"""

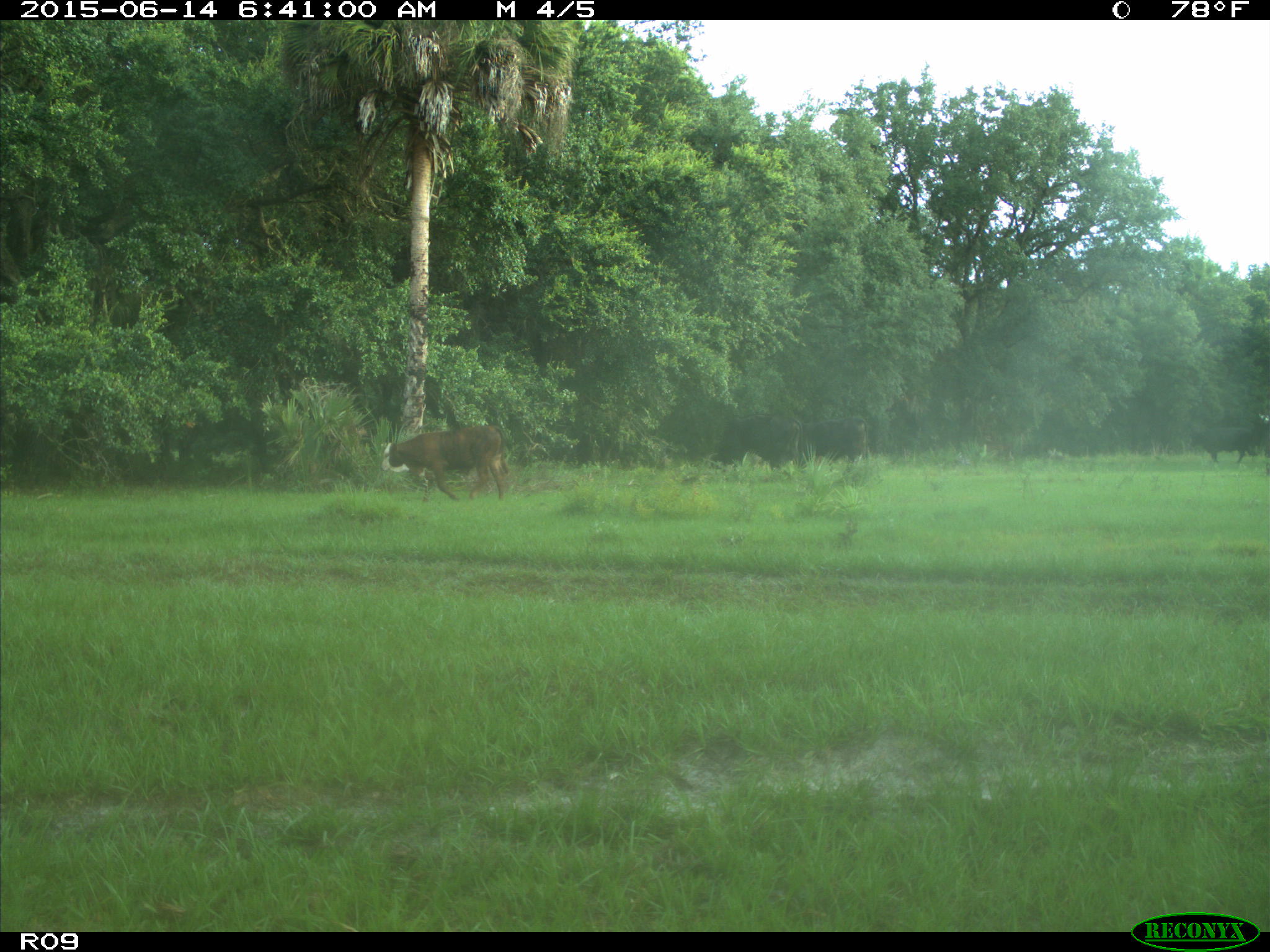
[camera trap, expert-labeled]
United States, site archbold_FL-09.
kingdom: Animalia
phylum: Chordata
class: Mammalia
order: Artiodactyla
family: Bovidae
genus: Bos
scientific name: Bos taurus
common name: domestic cow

"""

• [Activity]: Leave the images out and output the remaining material exactly as it stands.

• [Worked solution]:
[camera trap, expert-labeled]
United States, site archbold_FL-09.
kingdom: Animalia
phylum: Chordata
class: Mammalia
order: Artiodactyla
family: Bovidae
genus: Bos
scientific name: Bos taurus
common name: domestic cow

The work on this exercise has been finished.